(Records from a collection)
····················

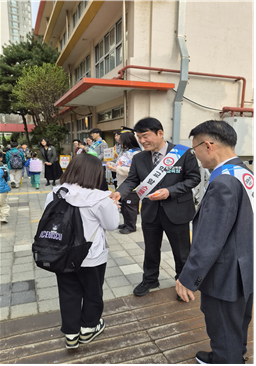KakaoTalk_20260402_161052778.png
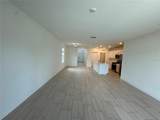 35190 Gravelly Drive - Photo 7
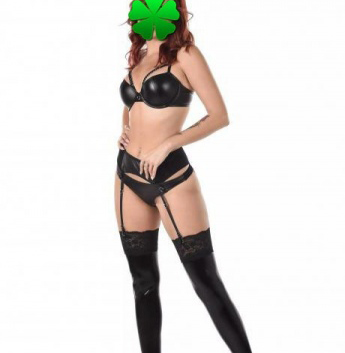 Анкета проститутки Екатерина - город Каргополь, 27 лет, №5177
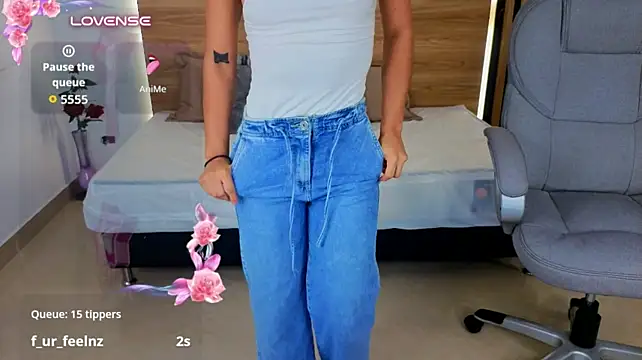 Milaa_Star_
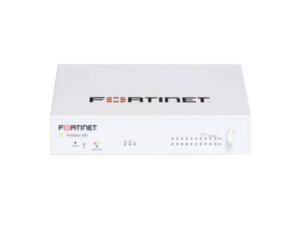 Northinex-IT Solutions-Vancouver-BC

····················

## REQUIRED WORK
For each record, return its text exactly and leave any picture out.

## OUTPUT OF THE TASK
KakaoTalk_20260402_161052778.png
 35190 Gravelly Drive - Photo 7
 Анкета проститутки Екатерина - город Каргополь, 27 лет, №5177
 Milaa_Star_
 Northinex-IT Solutions-Vancouver-BC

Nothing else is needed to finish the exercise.